Thursday, April 17, 2014
Bethlehem: a contemporary Israeli movie. The primary characters are an Israeli secret service officer and a Palestinian teenage informant. In 2013, the movie was given an Ophir for Best Film. The Ophir is the Israeli Academy of Film and Television’s equivalent of an Oscar. In its 99 minutes, this movie offers a case study as to why there has been no peace in the West Bank. In this Cain and Abel tale, the political and social difficulties existing in the West Bank are starkly presented. Sanfur (Shadi Mar’i) is a 17 year old living with his parents in Bethlehem. His brother, Ibrahim, is a Palestinian militant responsible for the death of Israelis. Razi (Tsahi Halevy) is a married Israeli secret service officer working for an antiterrorism unit and who has gotten Sanfur to assist him in tracking terrorists. The film gives different reasons as to why Sanfur chose to cooperate with Razi. You may view the Sanfur character as complex or as just a confused teenager living in a violent society. Ibrahim’s mission is simple - to kill Israelis - and while Ibrahim’s story is essential to the movie, the focus is on Sanfur and Razi. Bethlehem is written by Ali Waked, an Israeli Arab, and Yuval Adler, who also directed this excellent film. The violence of the place and times are shown primarily through Sanfur’s interactions with his family, friends and society. The film shows the mistrust many Israelis have for Palestinians as well as the mistrust that lies within the Palestinian community itself. Through the presence of the individual in Ibrahim’s Cell No. 2, the movie also makes the point that Bedouins are viewed as second class citizens within the Palestinian community. Hiham Omari, as the Bedouin Badawi, gives a powerful performance. This film appears to be an honest presentation of what is currently happening in the West Bank. Subtitled.
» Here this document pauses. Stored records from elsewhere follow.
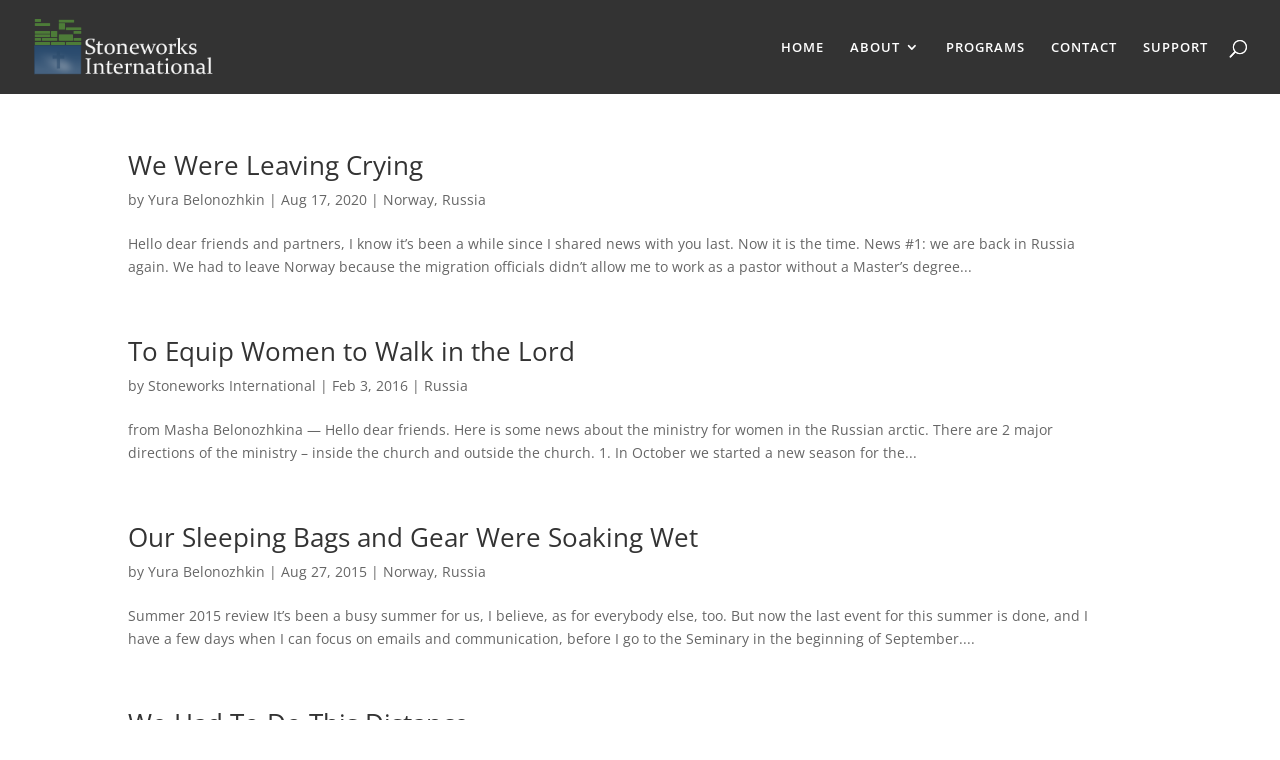

--- FILE ---
content_type: text/css
request_url: https://stoneworksinternational.com/wp-content/themes/Divi-Child/style.css?ver=4.23.4
body_size: -449
content:
/*
 Theme Name:   Divi Child
 Description:  Divi Child Theme
 Author:       Tony Arcangelini
 Template:     Divi
 Version:      1.0.0
*/
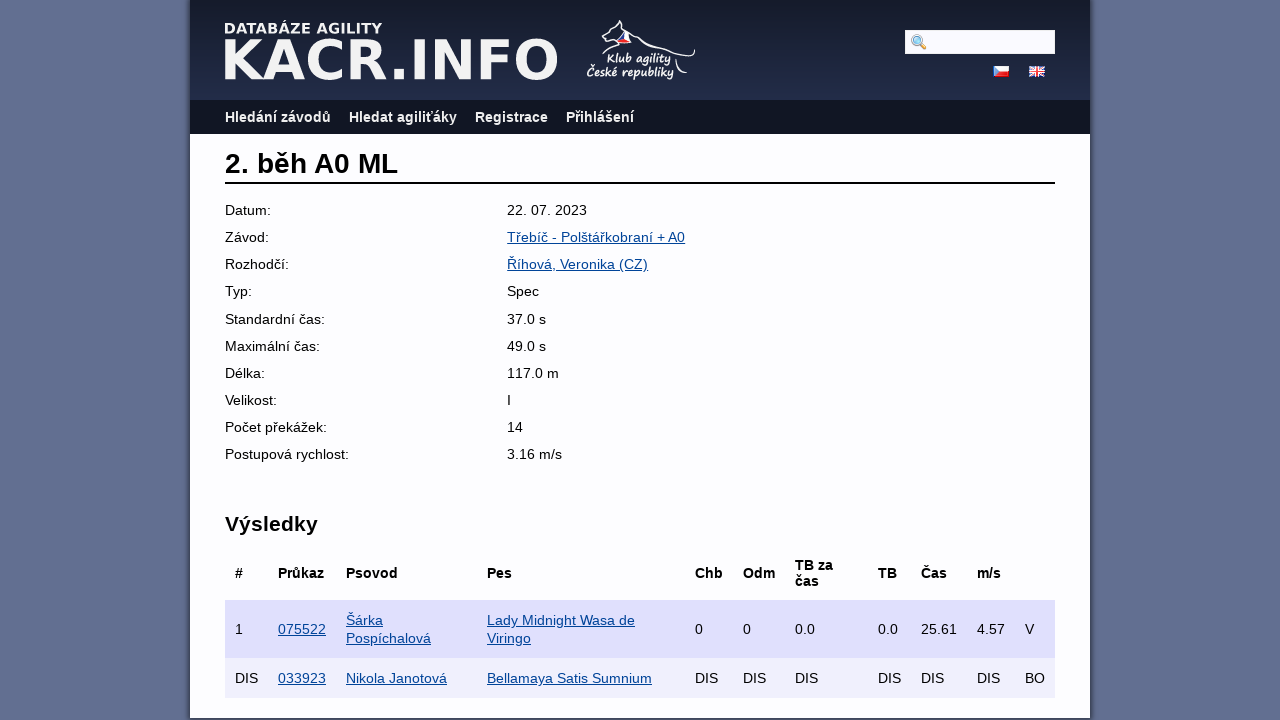

--- FILE ---
content_type: text/html; charset=utf-8
request_url: https://kacr.info/runs/92127
body_size: 1708
content:
<!DOCTYPE html PUBLIC "-//W3C//DTD XHTML 1.0 Strict//EN" "http://www.w3.org/TR/xhtml1/DTD/xhtml1-strict.dtd">
<html lang='en-US' xml:lang='en-US' xmlns='http://www.w3.org/1999/xhtml'>
<head>
<title>
Databáze Agility
 - 2. běh A0 ML
</title>
<meta content='width=device-width, initial-scale=1, minimum-scale=1' name='viewport' />
<meta content='text/html; charset=utf-8' http-equiv='Content-Type' />
<script src='/javascripts/prototype.js'></script>
<link href="/stylesheets/bundles/application.min.css?1769637124" media="screen,projection" rel="stylesheet" type="text/css" />
<script src="/javascripts/bundles/application.min.js?1769637124" type="text/javascript"></script>
<script src="/javascripts/bundles/calendar_cz.min.js?1769637124" type="text/javascript"></script>

</head>
<body>
<div id='wrapper'>
<div id='flash'>
</div>
<script type='text/javascript'>
  //<![CDATA[
    flashTimeout();
  //]]>
</script>
<div id='top'>
<a href='/'>
<img id='logo' src='/images/logo-path.cz.svg' />
</a>
<img id='ka_logo' src='/images/logo-klub-agility.svg' />
<div id='hamburger'>
<img src='/images/hamburger.svg' />
</div>
</div>
<div id='menu'>
<div id='menu-top-widget'>
<div class='search'>
<form action="/search" method="post"><div style="margin:0;padding:0;display:inline"><input name="authenticity_token" type="hidden" value="EgbjbREtjmpxQgdHkc4QWheCOd8XvCLeM7NQ64n44YE=" /></div>
<input id="query" name="query" type="text" />
<span style='display:none'>
<input name="commit" type="submit" value="Hledat" />
</span>
</form>
</div>
<div class='lang'>
<a href="https://kacr.info/runs/92127?locale=cz"><img alt="Cz" src="/images/cz.png?1643388211" /></a>
<a href="https://kacr.info/runs/92127?locale=en"><img alt="En" src="/images/en.png?1643388211" /></a>
</div>
</div>
<ul>
<li><a href="/competitions/search">Hledání závodů</a></li>
<li><a href="/osas/search">Hledat agiliťáky</a></li>
<li><a href="/account_registration/new">Registrace</a></li>
<li><a href="/login">Přihlášení</a></li>
</ul>

</div>
<div id='container'>
<h1>2. běh A0 ML</h1>
<div class='summary'>
<ol><li class=""><span>Datum: </span><span>22. 07. 2023</span></li>
<li class=""><span>Závod: </span><span><a href="/competitions/4423">Třebíč - Polštářkobraní + A0</a></span></li>
<li class=""><span>Rozhodčí: </span><span><a href="/judges/227">Říhová, Veronika (CZ)</a></span></li>
<li class=""><span>Typ: </span><span>Spec</span></li>
<li class=""><span>Standardní čas: </span><span>37.0 s</span></li>
<li class=""><span>Maximální čas: </span><span>49.0 s</span></li>
<li class=""><span>Délka: </span><span>117.0 m</span></li>

<li class=""><span>Velikost: </span><span>I</span></li>
<li class=""><span>Počet překážek: </span><span>14</span></li>
<li class=""><span>Postupová rychlost: </span><span>3.16 m/s</span></li>
</ol></div>
<h2>Výsledky</h2>
<table class='search_results'>
<tr class='header'>
<th>#</th>
<th>Průkaz</th>
<th>Psovod</th>
<th>Pes</th>
<th>Chb</th>
<th>Odm</th>
<th>TB za čas</th>
<th>TB</th>
<th>Čas</th>
<th>m/s</th>
<th></th>
</tr>
<tr class='shaded'>
<td>1</td>
<td><a href="https://kacr.info/books/15462">075522</a></td>
<td><a href="https://kacr.info/handlers/2122">Šárka Pospíchalová</a></td>
<td><a href="https://kacr.info/dogs/12405">Lady Midnight  Wasa de Viringo</a></td>
<td>0</td>
<td>0</td>
<td>0.0</td>
<td>0.0</td>
<td>25.61</td>
<td>4.57</td>
<td>V</td>
</tr>
<tr class=''>
<td>DIS</td>
<td><a href="https://kacr.info/books/16365">033923</a></td>
<td><a href="https://kacr.info/handlers/8678">Nikola Janotová</a></td>
<td><a href="https://kacr.info/dogs/13132">Bellamaya Satis Sumnium</a></td>
<td>DIS</td>
<td>DIS</td>
<td>DIS</td>
<td>DIS</td>
<td>DIS</td>
<td>DIS</td>
<td>BO</td>
</tr>
</table>

</div>
</div>
<script type='text/javascript'>
  //<![CDATA[
    mobileMenuToggle($("hamburger"), $("menu"));
    editButtonsToggle();
  //]]>
</script>
</body>
</html>
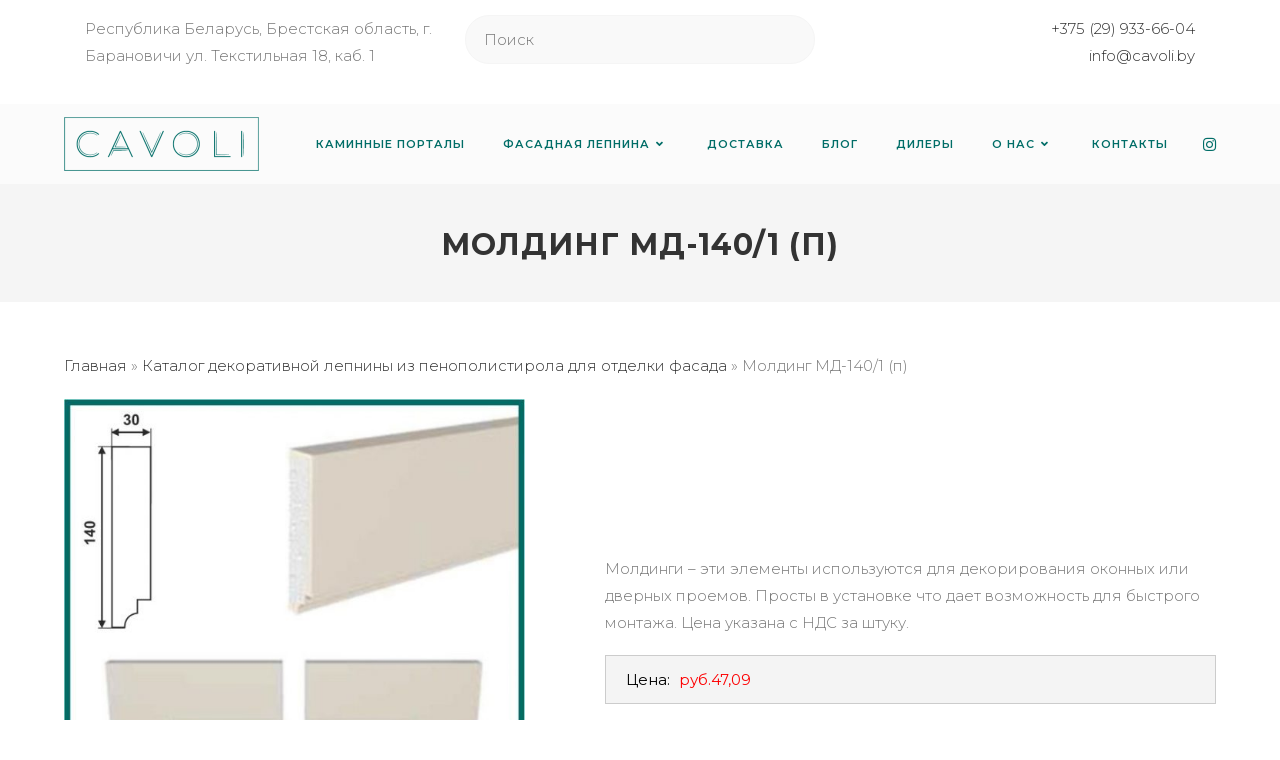

--- FILE ---
content_type: text/css
request_url: https://cavoli.by/wp-content/cache/autoptimize/css/autoptimize_single_96e5f8659b2bd44232089a9b3401cf82.css?ver=1701908149
body_size: 555
content:
.elementor-6354 .elementor-element.elementor-element-884c323{margin-top:150px;margin-bottom:0}.elementor-6354 .elementor-element.elementor-element-e67aa24 .elementor-text-editor{text-align:center}.elementor-6354 .elementor-element.elementor-element-e67aa24{font-size:18px;font-weight:400}.elementor-6354 .elementor-element.elementor-element-edb70ad{margin-top:0;margin-bottom:150px}.elementor-6354 .elementor-element.elementor-element-41872ae .elementor-button{background-color:#009e91}.elementor-6354 .elementor-element.elementor-element-41872ae .elementor-button:hover,.elementor-6354 .elementor-element.elementor-element-41872ae .elementor-button:focus{background-color:#00d5c3}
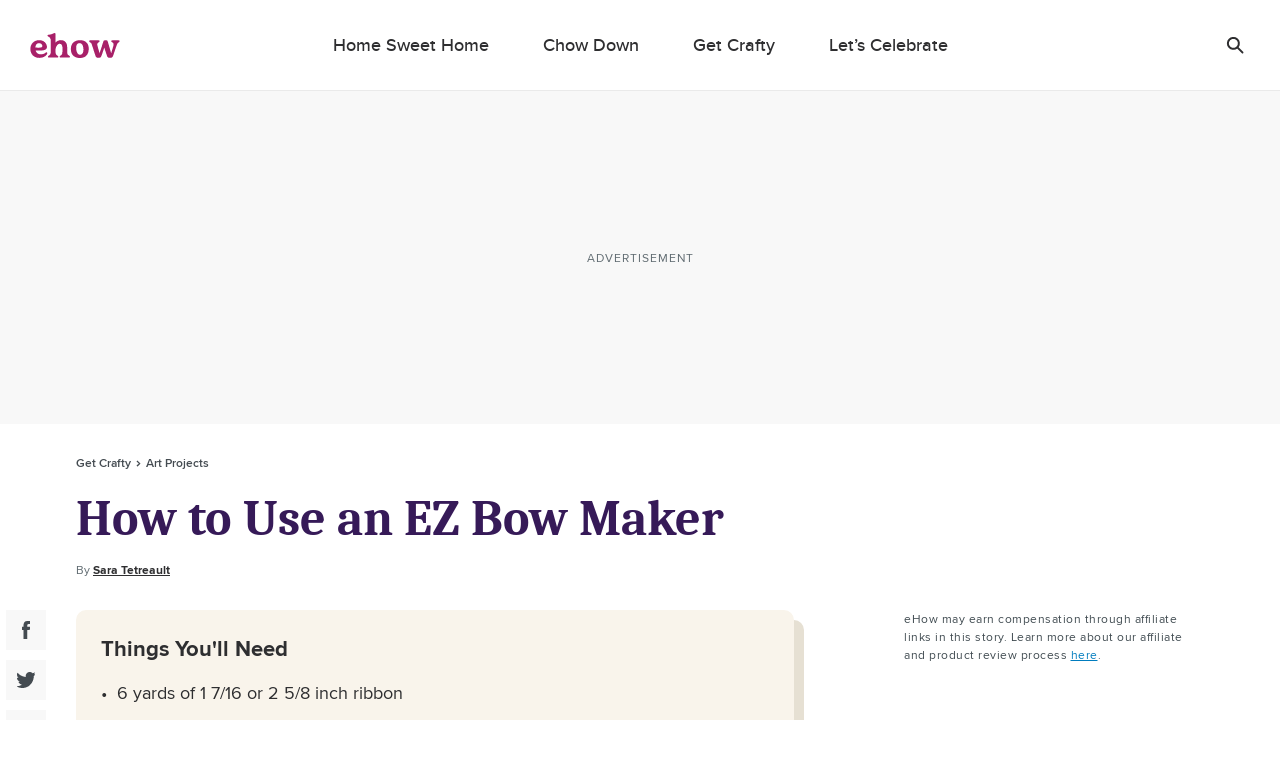

--- FILE ---
content_type: text/html; charset=utf-8
request_url: https://www.google.com/recaptcha/api2/aframe
body_size: 267
content:
<!DOCTYPE HTML><html><head><meta http-equiv="content-type" content="text/html; charset=UTF-8"></head><body><script nonce="VkKyD_0s_9d3FicCnhHHYw">/** Anti-fraud and anti-abuse applications only. See google.com/recaptcha */ try{var clients={'sodar':'https://pagead2.googlesyndication.com/pagead/sodar?'};window.addEventListener("message",function(a){try{if(a.source===window.parent){var b=JSON.parse(a.data);var c=clients[b['id']];if(c){var d=document.createElement('img');d.src=c+b['params']+'&rc='+(localStorage.getItem("rc::a")?sessionStorage.getItem("rc::b"):"");window.document.body.appendChild(d);sessionStorage.setItem("rc::e",parseInt(sessionStorage.getItem("rc::e")||0)+1);localStorage.setItem("rc::h",'1770142287533');}}}catch(b){}});window.parent.postMessage("_grecaptcha_ready", "*");}catch(b){}</script></body></html>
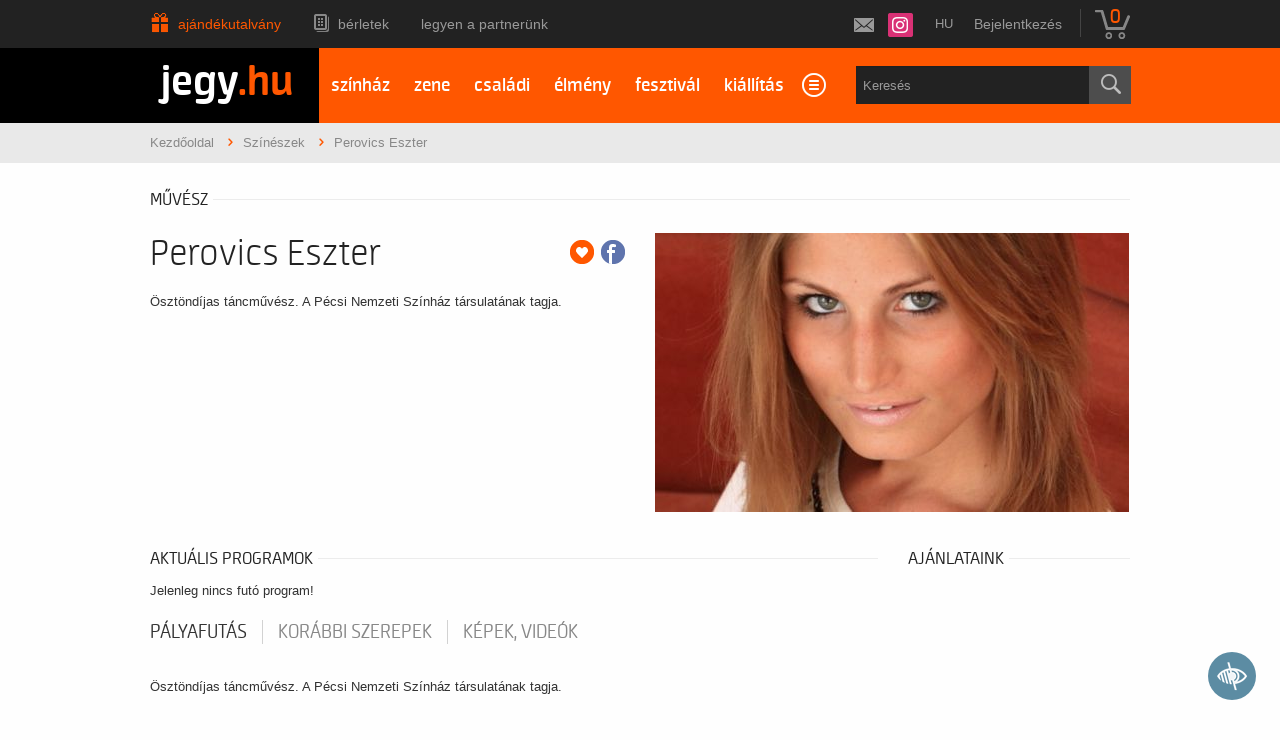

--- FILE ---
content_type: application/x-javascript
request_url: https://www.clarity.ms/tag/q9od8og5ie?ref=gtm2
body_size: 717
content:
!function(c,l,a,r,i,t,y){a[c]("metadata",(function(){a[c]("set","C_IS","0")}),!1,!0);if(a[c].v||a[c].t)return a[c]("event",c,"dup."+i.projectId);a[c].t=!0,(t=l.createElement(r)).async=!0,t.src="https://scripts.clarity.ms/0.8.50-beta/clarity.js",(y=l.getElementsByTagName(r)[0]).parentNode.insertBefore(t,y),a[c]("start",i),a[c].q.unshift(a[c].q.pop()),a[c]("set","C_IS","0")}("clarity",document,window,"script",{"projectId":"q9od8og5ie","upload":"https://a.clarity.ms/collect","expire":365,"cookies":["_clck"],"track":false,"content":true,"mask":["#crisp-chatbox"],"unmask":["#audit.loaded",".sc-tile-renderer",".sc-viewport-eventhandler",".sc-viewer","#audit","#audit.viewer","body"],"keep":["msclkid"],"dob":2213});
The Grand Budapest Hotel: a Wes Anderson film. I usually don’t lead with the name of the director but Anderson has become the leading off-beat comedy film director and, with The Grand Budapest Hotel, he hits a home run. The script, which Anderson co-authored, was inspired by the writings of Stefan Zweig, an Austrian Jew from the 1930’s who may have been the most widely read German author of his time. This zany tale takes place at the dawn of WW II in a fictitious Eastern European country located somewhere between Germany and Russia. The movie was actually filmed in Gorlitz, Germany. The lead character, M. Gustave, played marvelously by Ralph Fiennes, is the concierge and ruler of the Hotel. The movie opens in 1985 and the country is under communist rule. An elderly writer, played by Tom Wilkinson, is recalling his visit to the Hotel in 1968 and his introduction to the Hotel’s owner, a Mr. Moustafa, played by F. Murray Abraham. Moustafa then proceeds to tell the then young writer, played by Jude Law, how he came to own the Hotel. The Hotel is the centerpiece of the story and the timeline morphs to the 1930’s where we meet Gustave and a newly hired lobby boy called Zero (Tony Revolori), who is the young Moustafa. Then the fun begins in earnest. The Gustave character reminded me of Max Bialystock of The Producers - both romance older women and are financially rewarded. Tilda Swinton plays Madame D, who is 84. Madame D does not want to leave the Hotel because she has a premonition she will die. And, off screen, she does die; Zero shows Gustave the newspaper article about her death. Gustave and Zero head off to Madame D’s home where they meet her family, who are reminiscent of Marx Brothers characters with Adrien Brody playing Madame D’s son and Willem Dafoe playing the family hit man. There are also three bizarre sisters. As the inheritance story unfolds, the totalitarianism of the era presents itself with Harvey Keitel appearing as Ludwig and various prisoners and other characters played by Bill Murray, Edward Norton, Owen Wilson and Jeff Goldblum. Unlike many movies with star ridden casts, everyone stays in character. The 100 minute film moves at a brisk pace and you never know what oddity will happen next. There is an undercurrent in the film as to the reality that will befall the region where the Hotel is located, however, it is presented with irony and charm and plain old fun.